JetBlue Airways Corporation (NASDAQ:JBLU) has revised its financial outlook for the first quarter of 2026, pointing to operational disruptions caused by winter storms as well as higher fuel costs, which partially offset stronger-than-expected travel demand.
The airline said two major winter weather events in January and February disrupted operations and reduced capacity compared with earlier forecasts. As a result, year-over-year capacity came in about 3.5 percentage points lower than initially expected. The disruptions also pushed up year-over-year cost per available seat mile excluding fuel by a similar margin.
JetBlue now expects available seat miles to fall between 2.0% and 1.0% year over year in the first quarter, compared with its previous forecast of a 0.5% to 3.5% increase.
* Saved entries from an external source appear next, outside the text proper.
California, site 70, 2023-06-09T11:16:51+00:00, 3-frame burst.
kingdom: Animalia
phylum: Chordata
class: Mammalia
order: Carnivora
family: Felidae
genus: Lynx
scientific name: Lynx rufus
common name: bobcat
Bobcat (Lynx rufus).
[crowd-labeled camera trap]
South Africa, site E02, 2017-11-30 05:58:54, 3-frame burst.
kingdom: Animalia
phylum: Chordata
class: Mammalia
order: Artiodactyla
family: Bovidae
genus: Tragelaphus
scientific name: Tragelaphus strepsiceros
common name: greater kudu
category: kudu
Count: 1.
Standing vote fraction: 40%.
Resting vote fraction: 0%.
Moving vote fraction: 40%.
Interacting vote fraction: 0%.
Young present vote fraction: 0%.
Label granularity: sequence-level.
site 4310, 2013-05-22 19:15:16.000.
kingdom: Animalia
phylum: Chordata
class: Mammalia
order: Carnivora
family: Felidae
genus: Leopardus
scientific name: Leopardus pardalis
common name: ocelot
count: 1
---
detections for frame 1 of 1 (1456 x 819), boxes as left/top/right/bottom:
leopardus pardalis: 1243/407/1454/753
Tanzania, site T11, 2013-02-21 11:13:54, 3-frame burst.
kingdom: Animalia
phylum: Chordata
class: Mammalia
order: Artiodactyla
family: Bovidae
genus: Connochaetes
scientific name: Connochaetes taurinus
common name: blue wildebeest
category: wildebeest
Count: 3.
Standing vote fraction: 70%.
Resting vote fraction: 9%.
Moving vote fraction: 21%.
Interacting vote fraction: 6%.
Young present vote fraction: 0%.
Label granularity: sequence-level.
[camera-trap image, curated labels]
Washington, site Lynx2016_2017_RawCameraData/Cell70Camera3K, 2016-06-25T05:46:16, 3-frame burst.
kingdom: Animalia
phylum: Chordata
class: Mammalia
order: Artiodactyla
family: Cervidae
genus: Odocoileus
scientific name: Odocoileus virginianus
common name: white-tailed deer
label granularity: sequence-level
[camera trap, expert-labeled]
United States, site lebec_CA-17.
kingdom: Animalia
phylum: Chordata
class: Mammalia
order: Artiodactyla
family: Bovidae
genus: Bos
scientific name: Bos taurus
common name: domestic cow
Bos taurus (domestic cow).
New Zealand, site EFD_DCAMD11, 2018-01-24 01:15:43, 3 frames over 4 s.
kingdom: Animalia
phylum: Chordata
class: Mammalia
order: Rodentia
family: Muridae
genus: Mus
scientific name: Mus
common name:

Operating revenue per available seat mile is now projected to grow between 5.0% and 7.0% year over year, an improvement from the earlier guidance range of 0.0% to 4.0%.
Meanwhile, cost per available seat mile excluding fuel is expected to rise between 6.5% and 7.5% year over year, exceeding the prior forecast of 3.5% to 5.5%.
The company also revised its fuel price outlook, now expecting jet fuel to average between $3.01 and $3.06 per gallon, significantly higher than the previously projected range of $2.27 to $2.42.
JetBlue noted that the weather-related disruptions provided roughly a two-percentage-point benefit to unit revenue during the quarter. Demand strengthened across its network during both peak and off-peak travel periods, with improvements recorded in both premium and core cabin offerings.
Capital expenditures for the quarter are now expected to total about $175 million, lower than the earlier estimate of $200 million. The company’s first quarter concludes on March 31, 2026.